After the independence of Tunisia on March 20, 1956, he was elected as a member of the first Constituent Assembly, at the head of the National Front ballot list (coalition between the Neo-Destour, the Tunisian General Labour Union UGTT, the Tunisian Union for Agriculture and Fishing UTAP and the Tunisian Union for Industry, Commerce and Handicraft UTICA) for the Matmata, Tataouine Ouerghemma, Nefzaoua and Medenine constituency.

He held his MP seat for a short time, since he was soon appointed, from June 1956 to October 1960, as Governor of Souk el Arba (now Jendouba), a Tunisian-Algerian border area, in the Northwestern part of the country, that represented a strategic spot and a contact-zone between the Algerian revolution, launched on November 1, 1954 and the Tunisian Government. Indeed, the town of Ghardimaou in the Governorate of Jendouba hosted the HQ of the National Liberation Army, the armed arm of the Algerian National Liberation Front, led in 1960 by Colonel Houari Boumediene.

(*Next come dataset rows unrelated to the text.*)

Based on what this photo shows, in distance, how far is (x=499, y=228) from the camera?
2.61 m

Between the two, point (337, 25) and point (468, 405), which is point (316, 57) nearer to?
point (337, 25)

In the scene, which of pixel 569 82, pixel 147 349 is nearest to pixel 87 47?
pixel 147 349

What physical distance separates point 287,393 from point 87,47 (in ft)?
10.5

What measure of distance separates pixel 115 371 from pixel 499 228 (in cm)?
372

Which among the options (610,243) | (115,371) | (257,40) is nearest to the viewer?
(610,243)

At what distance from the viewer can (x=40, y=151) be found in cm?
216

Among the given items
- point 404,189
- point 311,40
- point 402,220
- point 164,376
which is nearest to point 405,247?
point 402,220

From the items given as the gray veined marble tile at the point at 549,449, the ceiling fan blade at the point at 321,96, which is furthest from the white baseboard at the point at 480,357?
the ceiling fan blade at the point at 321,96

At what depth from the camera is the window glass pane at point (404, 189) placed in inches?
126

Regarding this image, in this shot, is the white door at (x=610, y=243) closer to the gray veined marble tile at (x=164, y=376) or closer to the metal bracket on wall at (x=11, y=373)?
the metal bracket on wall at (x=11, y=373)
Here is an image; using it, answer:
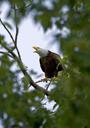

In October 1960, Naceur Ben Jaâfar was transferred to the Governorate of Sfax, before he was appointed Governor of Bizerta in October 1961, two months after the Bizerta crisis. He held that position until July 1964.

In November 1964, he was elected as a member of the National Assembly, representing the Northern Tunis constituency. In 1966, he was elected as a member of the Tunis municipal council. On November 2, 1969, he was re-elected for Legislature 1969-1974 to represent the Tunis constituency, but died before the end of his term, on September 22, 1970.

== Private life ==
Naceur Ben Jaâfar was the germane cousin of Mustapha Ben Jafar, President of the second Constituent Assembly in the history of Tunisia, after its independence.